DOCUMENT EXTRACT:

And when the sun rises in the morning, you'll know that the person you have as a partner is true to his heart and yours.
Example, I know a woman who is married to a Virgo who has cheated on her through out their entire marriage and just fathered a son by another woman. Now, the State wants to garnish her salary to pay for child support. Whether he is typcial of most Virgos is not for me to say, but he is pr*ck and there's no getting around that.
Fact: Injured Spouse is NOT respsonible for this in ANY state within this country.
So, perhaps you have an issue with Virgo that influences your gullibility when it comes to believing anything or anybody who is at oppostion with Virgo's.
This statement proves my point. We want to fault them, or anybody else, for that matter, rather than look at ourselves. You CHOOSE to believe an untruth, because it adds to your resolve that they aren't good people in some way.

DATA BLOCK:
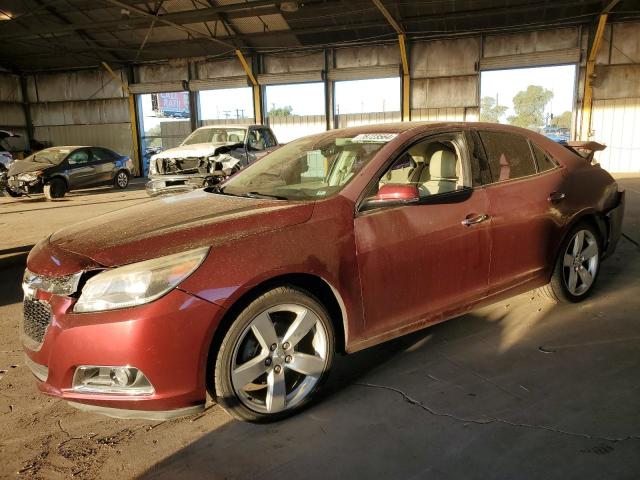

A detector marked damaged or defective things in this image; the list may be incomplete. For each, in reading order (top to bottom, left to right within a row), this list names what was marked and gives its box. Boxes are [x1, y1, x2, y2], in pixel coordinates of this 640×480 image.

white damaged vehicle [146, 126, 278, 198]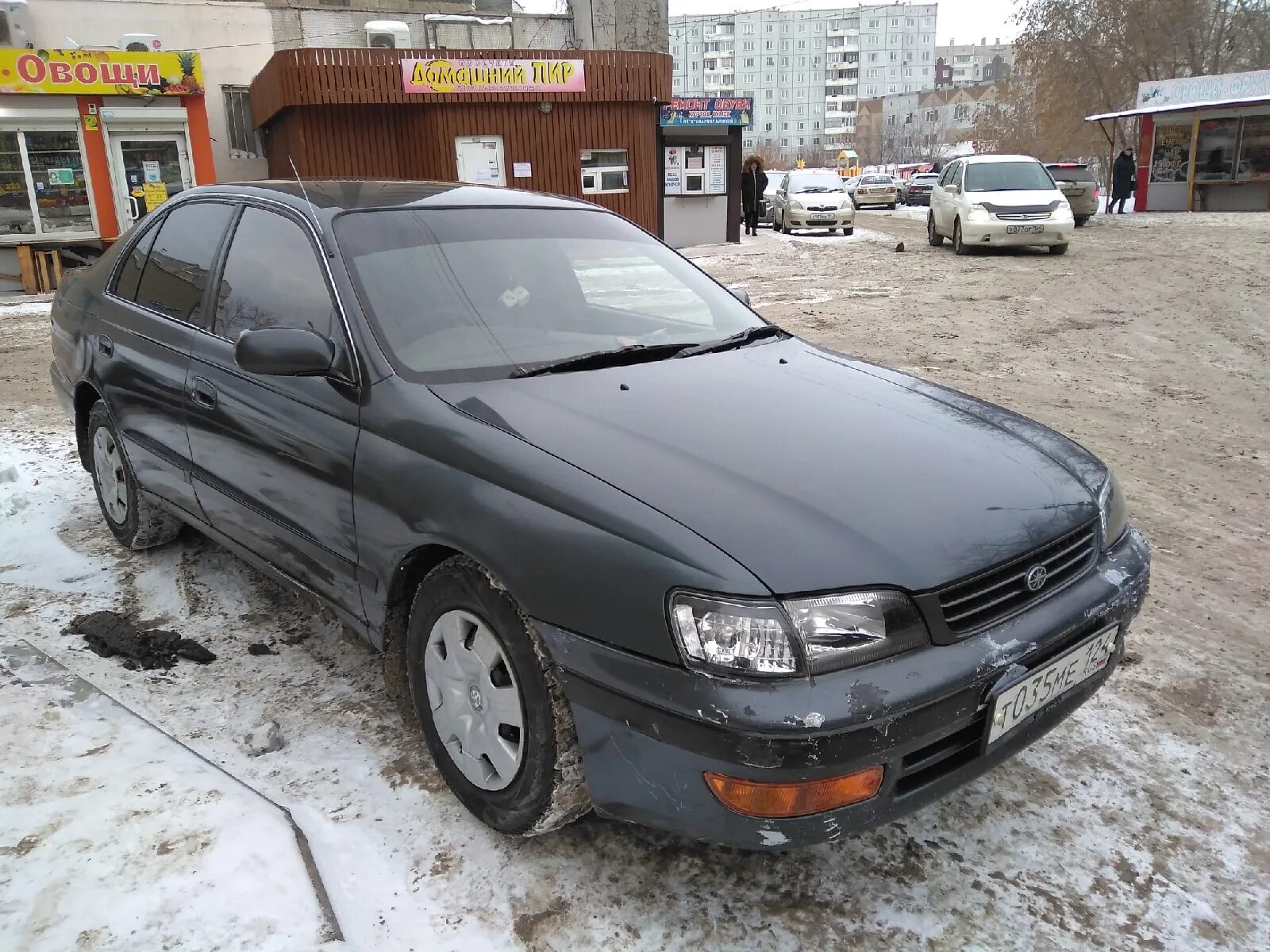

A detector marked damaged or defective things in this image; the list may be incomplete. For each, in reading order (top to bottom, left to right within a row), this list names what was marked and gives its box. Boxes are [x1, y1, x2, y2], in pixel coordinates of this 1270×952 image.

PROBLEMS AND TASKS:
1. Reproduce word for word the passage of the comment about Virgos from "So, perhaps you" up to and including "in some way.".
2. Carry on writing the comment about Virgos, starting after its last sentence.
None of the data is needed here.

RESULTS FOR THE EXERCISE:
1.
So, perhaps you have an issue with Virgo that influences your gullibility when it comes to believing anything or anybody who is at oppostion with Virgo's.
This statement proves my point. We want to fault them, or anybody else, for that matter, rather than look at ourselves. You CHOOSE to believe an untruth, because it adds to your resolve that they aren't good people in some way.

2.
It's possible that this is exactly what this woman has told you and you are only repeating what you were told. Well, if this woman has lied to you about child support, then perhaps she's lied about this affair going on throughout the whole relationship.
If a person lies to you about such an issue, then, likely, they are lying to themselves. This indicates that there is a problem in the relationship to which she has to take blame, but, refuses to do so. It's possible that there is a valid reason for his actions that she won't tell you because then she will have to face and ugly fact.
I don't know, except what you've said. But, what I do know is that this action is illegal EVERYWHERE in the United States, and, likely other countries too. If a person lied to me about that, she would lie about what is really going on behind closed doors and to her . . . her word holds no honor.
"he is pr*ck and there's no getting around that"
* Places judgement based from a lie.
It doesn't prove anything other than your need for everyone and anyone to justify their posts. You shouldn't call people liars or guilible when you don't know all the facts. YES, certain States do requires spouses responsible for their wife/husbands financial debts.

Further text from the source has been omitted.